I did what he said, because that’s what I did, most of the time, but now, when I faced the bag down, my view was blurred by the tears in my eyes. Push, push, push, that’s all anyone did. My feet and my fists slammed into the bag with wild abandon, sending it rocketing on its chain, and I stepped in and caught the backswing face on before striking again. Ever since I’d gotten here, I’d been pushed by one group or another. Do this, choose this, let them sniff you, let them fight.
Bang, bang, bang!
I was doing this all wrong. It hurt my wrists when I didn’t hit the bag square on the knuckles, the slap of it against my knees and feet feeling like one to the face. My muscles screamed, and sweat poured down my face and into my eyes, masking what came.
The first sob was too loud, too harsh, announcing to the whole room what was happening, but when I heard them come forward, I kept on punching. My fists flew wide, the bag smacking into me as my knee thrust pushed me off balance, but I snapped back onto my own two feet. I kept striking at the bag, but it wasn’t wh
ere it should be, careening now in patterns I couldn’t follow and catching me in its wild swings.
Then I did what I’d always been told not to do—left my side wide open as I threw a wild punch, and the bag took the advantage. It slammed into my side, and a great surge of pain blossomed out, out, out, through my whole body as I staggered back.

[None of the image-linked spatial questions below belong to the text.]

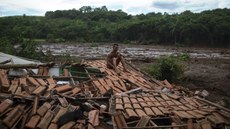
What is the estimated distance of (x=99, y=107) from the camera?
18.2 ft

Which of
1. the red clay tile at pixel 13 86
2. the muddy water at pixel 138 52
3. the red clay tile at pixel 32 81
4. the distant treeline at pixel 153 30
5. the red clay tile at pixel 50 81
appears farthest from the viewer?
the distant treeline at pixel 153 30

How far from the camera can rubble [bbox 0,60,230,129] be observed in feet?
16.3

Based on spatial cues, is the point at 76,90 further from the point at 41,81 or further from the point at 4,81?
the point at 4,81

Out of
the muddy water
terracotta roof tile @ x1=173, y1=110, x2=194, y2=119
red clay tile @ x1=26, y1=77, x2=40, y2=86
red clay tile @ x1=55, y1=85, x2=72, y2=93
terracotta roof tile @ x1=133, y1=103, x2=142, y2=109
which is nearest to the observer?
terracotta roof tile @ x1=173, y1=110, x2=194, y2=119

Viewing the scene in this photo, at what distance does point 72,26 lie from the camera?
58.1m

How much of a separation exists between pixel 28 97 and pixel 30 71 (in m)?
2.46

I went down, not because of my fuck up but because my body couldn’t anymore. I couldn’t dodge or weave or punch. I could barely breathe. I sucked oxygen in with great shuddering breaths, but right when I needed it most, my body refused. How could I take a full breath when this was taking up all the space in my chest? I was on my knees, wavering, and that was fitting, because this, this would have me beat.
Dad…
Zack had helped me keep that at bay for the moment, but now it came rushing back twice as hard, and when he came to stand before me, I saw in his face that this was exactly what he’d planned.
“No…” I croaked.
“Yes, baby. It’s what has to happen. You can’t compartmentalise this, not this.”
“No!” I screamed as he bent down and scooped me up. I screamed it again as he held me close. As my nails clawed his back, tearing the fabric of his T-shirt, scoring his flesh deep. Again as I thrashed in his arms.
He had me gripped tight, just as the black wolf of grief did. Both brought with them the too bright room, the hiss of the ventilator, my scream matching the high-pitched alarm from the vital signs monitor as I realised that my dad had been dead the moment I woke up from my sleep. That brief time, early in the day, that’s all I got with him, just watching the machine breathe for him.
“It’s OK. It’s OK…” Zack said the words like a prayer now, over and over, and for once, I was glad to hear that calm shredded just like mine was. He was pleading almost, his voice growly and ragged, his hold tight until finally, finally, I went limp.
It all came rushing in, all of it—the pain, the loss, the disbelief, the total spaced out feeling of unreality, because surely this wasn’t the way it worked. I needed, no, deserved another chance. But I wasn’t gonna get it, and that hit me hardest. No matter what I thought or felt, this was the reality. This was the way it was going to be.